I will also have my bachelors degree two months from now (in a liberal arts).

My questions are:

As a paramedic in the U.S., how would I become a pcp in Canada? I've read that Nova Scotia, New Brunswick, and Sask are the easiest to transfer to. I don't care for what province I live in. 

I know there isn't much of a need for paramedics, but which province would need the most paramedics?

If the reciprocity was to work, how would I be able to obtain a work visa? How would this process work?

Sorry, if these questions have already been answered, I've just been researching these things for weeks and haven't gotten many answers.

Any help will be appreciated.


----------



## NomadicMedic (Apr 11, 2017)

https://emtlife.com/threads/ems-in-canada.41601/
https://emtlife.com/threads/what-is-it-like-to-work-in-canadian-ems.45446/
https://emtlife.com/threads/american-looking-to-be-a-pcp-in-canada.41847/
https://emtlife.com/threads/us-paramedic-in-canada.20997/
https://emtlife.com/threads/us-paramedic-looking-to-move-to-canada.15042/


----------



## FLMedic311 (Apr 11, 2017)

Not worth it..  Go to school where you want to work, can become a pain to get reciprocity..


----------



## Fnline6 (Apr 12, 2017)

FLMedic311 said:


> Not worth it..  Go to school where you want to work, can become a pain to get reciprocity..



This is a really stupid question, but do I need to know French to become a paramedic in Montreal Quebec?


----------



## Fnline6 (Apr 12, 2017)

What province in Canada needs the most paramedics?


----------



## FLMedic311 (Apr 12, 2017)

Fnline6 said:


> This is a really stupid question, but do I need to know French to become a paramedic in Montreal Quebec?

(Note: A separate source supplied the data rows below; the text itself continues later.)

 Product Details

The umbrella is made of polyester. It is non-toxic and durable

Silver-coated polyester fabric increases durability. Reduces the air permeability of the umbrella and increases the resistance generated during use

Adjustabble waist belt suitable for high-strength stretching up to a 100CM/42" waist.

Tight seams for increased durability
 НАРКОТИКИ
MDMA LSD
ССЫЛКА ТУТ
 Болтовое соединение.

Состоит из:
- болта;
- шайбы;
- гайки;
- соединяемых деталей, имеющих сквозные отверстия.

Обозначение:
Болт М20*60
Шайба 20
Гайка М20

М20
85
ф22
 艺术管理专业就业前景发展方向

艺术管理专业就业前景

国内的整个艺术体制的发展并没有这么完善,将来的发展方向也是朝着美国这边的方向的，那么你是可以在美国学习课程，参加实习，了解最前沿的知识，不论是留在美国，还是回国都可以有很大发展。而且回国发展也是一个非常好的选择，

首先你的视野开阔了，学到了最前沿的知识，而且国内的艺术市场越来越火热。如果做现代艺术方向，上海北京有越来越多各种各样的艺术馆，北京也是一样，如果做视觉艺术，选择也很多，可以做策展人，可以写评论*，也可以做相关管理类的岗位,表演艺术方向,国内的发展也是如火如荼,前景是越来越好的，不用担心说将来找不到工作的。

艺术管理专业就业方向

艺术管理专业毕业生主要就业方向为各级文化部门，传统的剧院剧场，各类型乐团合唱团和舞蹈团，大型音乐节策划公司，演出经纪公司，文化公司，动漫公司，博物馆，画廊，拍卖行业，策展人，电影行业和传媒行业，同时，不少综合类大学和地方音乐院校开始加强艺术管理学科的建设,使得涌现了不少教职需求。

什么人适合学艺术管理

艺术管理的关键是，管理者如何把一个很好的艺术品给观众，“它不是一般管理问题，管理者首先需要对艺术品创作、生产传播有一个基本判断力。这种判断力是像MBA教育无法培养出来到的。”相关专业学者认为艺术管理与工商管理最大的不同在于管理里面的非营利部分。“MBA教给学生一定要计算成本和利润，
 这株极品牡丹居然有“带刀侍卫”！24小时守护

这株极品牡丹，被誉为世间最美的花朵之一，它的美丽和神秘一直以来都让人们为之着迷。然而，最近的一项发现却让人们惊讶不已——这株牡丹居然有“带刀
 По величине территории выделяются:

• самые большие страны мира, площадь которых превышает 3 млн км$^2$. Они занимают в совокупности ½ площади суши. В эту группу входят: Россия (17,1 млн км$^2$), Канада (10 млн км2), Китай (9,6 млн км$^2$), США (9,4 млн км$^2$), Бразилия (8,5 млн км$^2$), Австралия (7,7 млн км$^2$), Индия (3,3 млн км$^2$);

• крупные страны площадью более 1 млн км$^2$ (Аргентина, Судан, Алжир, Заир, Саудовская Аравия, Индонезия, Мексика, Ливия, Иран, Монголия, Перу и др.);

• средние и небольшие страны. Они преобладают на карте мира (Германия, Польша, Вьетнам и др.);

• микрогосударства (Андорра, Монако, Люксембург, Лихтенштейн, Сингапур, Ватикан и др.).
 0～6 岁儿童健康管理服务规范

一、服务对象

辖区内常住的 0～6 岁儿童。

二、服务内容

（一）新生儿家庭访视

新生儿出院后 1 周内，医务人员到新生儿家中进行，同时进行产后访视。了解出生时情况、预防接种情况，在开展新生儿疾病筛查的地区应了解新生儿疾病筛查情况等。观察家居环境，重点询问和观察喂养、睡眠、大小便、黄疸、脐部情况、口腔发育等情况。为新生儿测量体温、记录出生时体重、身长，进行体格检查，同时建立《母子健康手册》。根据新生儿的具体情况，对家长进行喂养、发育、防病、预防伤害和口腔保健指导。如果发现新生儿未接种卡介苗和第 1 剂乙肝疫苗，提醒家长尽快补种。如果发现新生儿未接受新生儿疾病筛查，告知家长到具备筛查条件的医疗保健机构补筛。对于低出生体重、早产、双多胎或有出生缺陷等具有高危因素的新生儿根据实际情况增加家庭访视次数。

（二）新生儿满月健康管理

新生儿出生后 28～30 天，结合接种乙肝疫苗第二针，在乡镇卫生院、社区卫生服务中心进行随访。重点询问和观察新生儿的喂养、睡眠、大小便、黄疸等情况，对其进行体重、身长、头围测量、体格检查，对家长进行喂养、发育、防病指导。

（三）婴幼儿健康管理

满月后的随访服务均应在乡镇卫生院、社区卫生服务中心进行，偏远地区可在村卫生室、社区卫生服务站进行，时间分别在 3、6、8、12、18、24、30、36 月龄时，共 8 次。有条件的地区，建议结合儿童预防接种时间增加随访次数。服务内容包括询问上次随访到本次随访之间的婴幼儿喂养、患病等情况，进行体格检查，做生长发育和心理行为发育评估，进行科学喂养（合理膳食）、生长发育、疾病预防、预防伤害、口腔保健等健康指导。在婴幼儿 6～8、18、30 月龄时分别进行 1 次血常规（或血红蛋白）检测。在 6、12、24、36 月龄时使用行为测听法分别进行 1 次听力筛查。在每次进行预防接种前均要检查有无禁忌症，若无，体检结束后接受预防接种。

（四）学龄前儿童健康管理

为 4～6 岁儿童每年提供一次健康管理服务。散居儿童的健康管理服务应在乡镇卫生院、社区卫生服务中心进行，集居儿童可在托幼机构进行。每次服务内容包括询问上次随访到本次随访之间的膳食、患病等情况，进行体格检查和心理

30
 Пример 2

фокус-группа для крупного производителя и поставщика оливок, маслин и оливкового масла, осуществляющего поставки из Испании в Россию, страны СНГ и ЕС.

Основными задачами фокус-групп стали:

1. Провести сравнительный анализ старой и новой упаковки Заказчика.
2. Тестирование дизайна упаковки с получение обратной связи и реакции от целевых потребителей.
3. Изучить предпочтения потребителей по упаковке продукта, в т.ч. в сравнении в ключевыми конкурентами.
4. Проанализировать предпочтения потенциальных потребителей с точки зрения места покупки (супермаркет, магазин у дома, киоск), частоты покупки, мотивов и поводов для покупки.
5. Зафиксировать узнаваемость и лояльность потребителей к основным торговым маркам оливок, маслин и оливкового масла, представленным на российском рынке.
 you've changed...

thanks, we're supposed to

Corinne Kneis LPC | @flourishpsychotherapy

??  I'm licensed in BC, but even if you don't. You do need to realize they use different metrics for assessing temp and BGL and likely to get a job you will need to be proficient in the language


----------



## cprted (Apr 12, 2017)

Fnline6 said:


> This is a really stupid question, but do I need to know French to become a paramedic in Montreal Quebec?


It's not actually a stupid question, but yes, to the best of my knowledge fluency in French is required. It is the language of government in Quebec.


----------



## Fnline6 (Apr 12, 2017)

Is Victoria, BC  a good place to be a paramedic?


----------



## CWATT (May 13, 2017)

Fnline6 said:


> Is Victoria, BC  a good place to be a paramedic?



Ah Victoria...  "The newly wed or nearly dead."   It has a large retirement community and in recent years has attracted younger BC residents who no longer can afford to live in the lower mainland due to skyrocketing property values.


----------